Created attachment 211341 [details]
stack trace dump from the iDRAC virtual console
One of our Dell R540 servers have period issue since few months ago put in production. Eventually it reboots every ~25 days with not minidumps or messages in logs. The suspicion was the motherboard and it had been replaced by Dell before Xmas so it helped to keep the server running for more then 40 days and then it happen again, and than again in less than 2 days.
Yesterday the server stopped responding and after quick glance at iDRAC virtual console it reveal the panic screen, see attached screenshot. Unfortunately I failed to scroll the screen up because of iDRAC virtual console.
The swap is 24Gb and Dumping stalled for 10-15 so I had to cold reboot because of no actions.

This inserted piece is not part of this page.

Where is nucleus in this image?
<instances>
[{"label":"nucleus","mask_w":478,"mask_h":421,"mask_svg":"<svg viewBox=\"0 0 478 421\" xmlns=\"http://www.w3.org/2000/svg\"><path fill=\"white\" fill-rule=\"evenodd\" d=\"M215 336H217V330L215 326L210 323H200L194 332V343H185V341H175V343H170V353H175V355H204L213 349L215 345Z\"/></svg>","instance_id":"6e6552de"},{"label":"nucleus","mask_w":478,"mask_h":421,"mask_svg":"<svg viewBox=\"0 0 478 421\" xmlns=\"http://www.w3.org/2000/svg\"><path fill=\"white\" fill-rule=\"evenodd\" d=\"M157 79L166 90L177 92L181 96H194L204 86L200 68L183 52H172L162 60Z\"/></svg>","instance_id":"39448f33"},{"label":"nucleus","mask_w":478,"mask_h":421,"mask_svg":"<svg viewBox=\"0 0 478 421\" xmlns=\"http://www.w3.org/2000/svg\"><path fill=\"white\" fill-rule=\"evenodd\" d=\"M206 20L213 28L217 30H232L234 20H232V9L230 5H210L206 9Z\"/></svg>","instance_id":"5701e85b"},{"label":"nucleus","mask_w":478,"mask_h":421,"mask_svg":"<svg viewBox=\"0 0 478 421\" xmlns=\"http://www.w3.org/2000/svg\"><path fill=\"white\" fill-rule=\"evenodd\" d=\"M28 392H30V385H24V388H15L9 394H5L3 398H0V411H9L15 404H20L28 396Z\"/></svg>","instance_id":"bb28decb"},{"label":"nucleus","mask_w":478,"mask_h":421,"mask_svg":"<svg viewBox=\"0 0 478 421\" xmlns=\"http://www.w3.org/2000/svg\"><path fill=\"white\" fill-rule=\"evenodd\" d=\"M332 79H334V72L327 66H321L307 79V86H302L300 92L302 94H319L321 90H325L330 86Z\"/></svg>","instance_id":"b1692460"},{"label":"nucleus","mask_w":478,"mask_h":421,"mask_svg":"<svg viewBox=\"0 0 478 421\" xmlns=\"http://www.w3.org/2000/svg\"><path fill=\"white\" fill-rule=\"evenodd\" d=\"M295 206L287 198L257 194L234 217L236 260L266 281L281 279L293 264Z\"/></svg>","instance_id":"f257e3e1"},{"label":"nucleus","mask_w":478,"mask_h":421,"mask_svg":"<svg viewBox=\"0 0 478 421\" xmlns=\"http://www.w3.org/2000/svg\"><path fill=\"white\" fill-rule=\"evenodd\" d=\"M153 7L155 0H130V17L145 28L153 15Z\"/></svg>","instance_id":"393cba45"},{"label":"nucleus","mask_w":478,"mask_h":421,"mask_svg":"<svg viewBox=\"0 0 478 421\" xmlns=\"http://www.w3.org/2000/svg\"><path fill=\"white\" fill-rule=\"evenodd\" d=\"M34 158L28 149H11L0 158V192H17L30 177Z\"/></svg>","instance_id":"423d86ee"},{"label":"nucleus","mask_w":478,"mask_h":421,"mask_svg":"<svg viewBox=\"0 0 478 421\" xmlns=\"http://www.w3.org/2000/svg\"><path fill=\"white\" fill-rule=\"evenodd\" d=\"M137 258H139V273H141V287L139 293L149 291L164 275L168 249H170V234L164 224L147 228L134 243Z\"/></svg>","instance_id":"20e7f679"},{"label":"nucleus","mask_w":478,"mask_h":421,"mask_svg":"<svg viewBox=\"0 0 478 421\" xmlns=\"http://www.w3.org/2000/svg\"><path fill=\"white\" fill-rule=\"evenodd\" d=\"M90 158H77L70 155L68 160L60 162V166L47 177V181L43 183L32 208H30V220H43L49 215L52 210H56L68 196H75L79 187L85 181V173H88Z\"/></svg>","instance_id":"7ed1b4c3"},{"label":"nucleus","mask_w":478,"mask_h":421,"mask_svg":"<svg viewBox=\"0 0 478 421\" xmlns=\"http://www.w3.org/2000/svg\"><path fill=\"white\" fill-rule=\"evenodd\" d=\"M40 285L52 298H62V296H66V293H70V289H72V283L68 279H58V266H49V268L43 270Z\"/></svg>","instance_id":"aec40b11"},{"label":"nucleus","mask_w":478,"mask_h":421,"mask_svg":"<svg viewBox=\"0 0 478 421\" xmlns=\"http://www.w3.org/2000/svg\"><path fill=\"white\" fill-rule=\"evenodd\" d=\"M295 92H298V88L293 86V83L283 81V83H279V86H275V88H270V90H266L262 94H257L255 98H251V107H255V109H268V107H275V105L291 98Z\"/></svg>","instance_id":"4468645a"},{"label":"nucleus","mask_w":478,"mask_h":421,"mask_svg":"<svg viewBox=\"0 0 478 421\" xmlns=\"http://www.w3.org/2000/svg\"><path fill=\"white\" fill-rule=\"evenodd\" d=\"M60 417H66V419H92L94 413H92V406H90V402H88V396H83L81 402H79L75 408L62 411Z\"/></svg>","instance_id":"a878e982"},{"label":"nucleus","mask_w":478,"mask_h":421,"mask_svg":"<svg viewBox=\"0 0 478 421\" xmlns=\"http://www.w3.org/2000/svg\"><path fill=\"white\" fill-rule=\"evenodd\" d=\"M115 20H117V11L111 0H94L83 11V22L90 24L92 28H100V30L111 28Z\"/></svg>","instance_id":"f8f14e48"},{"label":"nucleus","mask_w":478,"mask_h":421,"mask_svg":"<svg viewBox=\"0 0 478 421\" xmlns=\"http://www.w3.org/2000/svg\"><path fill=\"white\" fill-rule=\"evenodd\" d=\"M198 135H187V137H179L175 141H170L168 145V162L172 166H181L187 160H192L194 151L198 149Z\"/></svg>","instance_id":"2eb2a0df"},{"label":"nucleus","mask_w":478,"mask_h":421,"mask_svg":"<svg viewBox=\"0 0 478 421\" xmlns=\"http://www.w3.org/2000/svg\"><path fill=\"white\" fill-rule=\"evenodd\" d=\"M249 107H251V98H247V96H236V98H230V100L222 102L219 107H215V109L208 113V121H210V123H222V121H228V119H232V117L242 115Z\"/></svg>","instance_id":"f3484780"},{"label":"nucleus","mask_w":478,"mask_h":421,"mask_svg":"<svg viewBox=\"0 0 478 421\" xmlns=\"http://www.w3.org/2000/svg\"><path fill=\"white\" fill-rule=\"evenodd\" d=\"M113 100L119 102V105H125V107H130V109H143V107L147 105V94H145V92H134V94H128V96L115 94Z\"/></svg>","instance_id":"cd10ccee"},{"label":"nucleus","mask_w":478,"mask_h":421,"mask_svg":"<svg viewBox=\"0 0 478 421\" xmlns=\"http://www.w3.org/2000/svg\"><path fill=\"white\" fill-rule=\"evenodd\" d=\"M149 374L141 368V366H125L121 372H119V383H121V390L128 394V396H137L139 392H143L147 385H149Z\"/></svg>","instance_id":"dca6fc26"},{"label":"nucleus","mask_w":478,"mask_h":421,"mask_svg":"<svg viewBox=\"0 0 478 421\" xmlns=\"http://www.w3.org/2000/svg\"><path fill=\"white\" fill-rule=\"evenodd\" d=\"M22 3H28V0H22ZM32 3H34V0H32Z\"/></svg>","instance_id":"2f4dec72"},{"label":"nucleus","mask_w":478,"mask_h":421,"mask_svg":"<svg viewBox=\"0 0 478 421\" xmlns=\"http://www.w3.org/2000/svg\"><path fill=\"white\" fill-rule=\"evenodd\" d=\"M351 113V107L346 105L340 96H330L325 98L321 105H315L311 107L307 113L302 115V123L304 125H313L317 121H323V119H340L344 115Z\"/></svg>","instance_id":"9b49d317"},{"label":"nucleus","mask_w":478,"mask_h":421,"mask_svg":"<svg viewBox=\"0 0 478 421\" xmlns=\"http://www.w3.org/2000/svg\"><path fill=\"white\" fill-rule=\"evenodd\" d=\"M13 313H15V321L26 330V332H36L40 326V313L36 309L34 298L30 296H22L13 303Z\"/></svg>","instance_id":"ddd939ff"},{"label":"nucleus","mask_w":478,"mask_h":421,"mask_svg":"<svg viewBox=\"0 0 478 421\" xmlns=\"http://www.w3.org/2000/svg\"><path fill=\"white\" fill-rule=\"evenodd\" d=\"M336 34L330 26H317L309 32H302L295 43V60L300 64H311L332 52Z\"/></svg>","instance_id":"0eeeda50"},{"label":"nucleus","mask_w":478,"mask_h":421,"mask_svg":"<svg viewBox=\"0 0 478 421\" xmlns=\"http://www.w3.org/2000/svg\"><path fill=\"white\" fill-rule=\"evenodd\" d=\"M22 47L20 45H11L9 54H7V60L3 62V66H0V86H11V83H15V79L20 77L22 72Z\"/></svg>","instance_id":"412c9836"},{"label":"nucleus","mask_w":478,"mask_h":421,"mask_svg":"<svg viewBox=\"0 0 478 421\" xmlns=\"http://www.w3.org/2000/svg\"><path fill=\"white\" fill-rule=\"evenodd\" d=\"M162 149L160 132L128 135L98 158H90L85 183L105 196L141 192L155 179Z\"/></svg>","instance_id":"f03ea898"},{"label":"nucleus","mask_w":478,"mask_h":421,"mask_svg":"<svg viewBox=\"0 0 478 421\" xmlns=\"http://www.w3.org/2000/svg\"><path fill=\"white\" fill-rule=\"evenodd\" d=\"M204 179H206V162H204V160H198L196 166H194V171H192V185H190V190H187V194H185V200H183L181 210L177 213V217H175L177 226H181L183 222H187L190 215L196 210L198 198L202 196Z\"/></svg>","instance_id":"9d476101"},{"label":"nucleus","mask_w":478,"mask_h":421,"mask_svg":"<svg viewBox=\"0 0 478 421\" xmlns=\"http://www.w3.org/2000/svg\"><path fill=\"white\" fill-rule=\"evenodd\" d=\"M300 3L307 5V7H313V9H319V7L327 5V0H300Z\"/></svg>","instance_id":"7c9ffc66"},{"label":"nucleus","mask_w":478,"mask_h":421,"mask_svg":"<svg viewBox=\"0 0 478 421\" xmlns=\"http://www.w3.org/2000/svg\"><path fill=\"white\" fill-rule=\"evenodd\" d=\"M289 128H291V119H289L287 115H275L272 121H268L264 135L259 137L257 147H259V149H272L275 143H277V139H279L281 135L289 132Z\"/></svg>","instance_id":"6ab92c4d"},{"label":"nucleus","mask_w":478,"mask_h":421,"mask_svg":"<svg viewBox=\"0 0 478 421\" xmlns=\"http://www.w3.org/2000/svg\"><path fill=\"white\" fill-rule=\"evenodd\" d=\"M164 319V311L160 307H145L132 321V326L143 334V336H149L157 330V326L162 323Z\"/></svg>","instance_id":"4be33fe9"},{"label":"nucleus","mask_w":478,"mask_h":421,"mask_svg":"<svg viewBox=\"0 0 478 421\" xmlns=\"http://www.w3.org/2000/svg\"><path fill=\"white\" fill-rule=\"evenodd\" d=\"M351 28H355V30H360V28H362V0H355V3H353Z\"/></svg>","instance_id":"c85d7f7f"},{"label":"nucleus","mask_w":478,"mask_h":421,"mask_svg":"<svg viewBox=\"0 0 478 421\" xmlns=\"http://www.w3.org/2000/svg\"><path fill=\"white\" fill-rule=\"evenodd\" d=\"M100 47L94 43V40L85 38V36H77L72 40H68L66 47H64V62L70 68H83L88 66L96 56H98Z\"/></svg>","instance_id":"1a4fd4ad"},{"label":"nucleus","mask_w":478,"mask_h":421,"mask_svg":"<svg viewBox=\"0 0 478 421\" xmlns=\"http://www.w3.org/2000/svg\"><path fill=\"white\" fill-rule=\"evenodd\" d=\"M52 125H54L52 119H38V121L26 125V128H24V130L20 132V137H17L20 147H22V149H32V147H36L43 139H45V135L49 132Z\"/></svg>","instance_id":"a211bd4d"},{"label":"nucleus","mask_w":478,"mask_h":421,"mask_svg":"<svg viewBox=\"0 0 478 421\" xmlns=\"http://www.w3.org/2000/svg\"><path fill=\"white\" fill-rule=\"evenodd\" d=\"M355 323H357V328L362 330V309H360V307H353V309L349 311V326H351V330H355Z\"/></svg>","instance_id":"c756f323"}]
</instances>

Any ideas if it a hardware or software issue?
The system has been upgraded to 11.3-RELEASE-p6 recently. It is Dell R540 with 128Gb RAM, Dell BOSS NVME RAID0, H730P raid controller with 12 JBOD disks + HBA connected MD1400 via multipath 12 disks. 2 VDEVs ZFS pool, the system is on UFS partition on M.2/BOSS flash disk.
The system is 100% NAS with samba 4.10, so jails or VMs or active users.
Appreciate any ideas how to debug or diagnose the issue.
Got a panic again ... switched back to 11.3-RELEASE-p5
Created attachment 211408 [details]
new panic around day after
The stack trace slightly different.
Still not sure why it does not dump to swap. The swap is 24G so it is enough for minidumps. Does it mean the kernel lost ada0 device with all partitions on panic?
The issue was a hardware problem with Dell 12Gbps HBA adapter:
mpr0@pci0:1:0:0: class=0x010700 card=0x1f461028 chip=0x00971000 rev=0x02 hdr=0x00
vendor = 'LSI Logic / Symbios Logic'
device = 'SAS3008 PCI-Express Fusion-MPT SAS-3'
class = mass storage
subclass = SAS
The adapter got swapped with Dell H830 adapter from a spare server and it works with no issues since than. The uptime is 93days and it is the longest period ever.
I had installed HBA to an aging Dell R330 server and after some time started to receive numerous diagnostics reports about faulty power supply module. Rebooting, firmware updating and running diagnostics did not help to solve the issue and Dell agreed to replace the motherboard with one of the power supplies and HBA. Since then no issues detected.
My conclusion, the original Dell 12Gbps HBA was faulty and created problems in both servers.
The report may be closed because it is a hardware issue.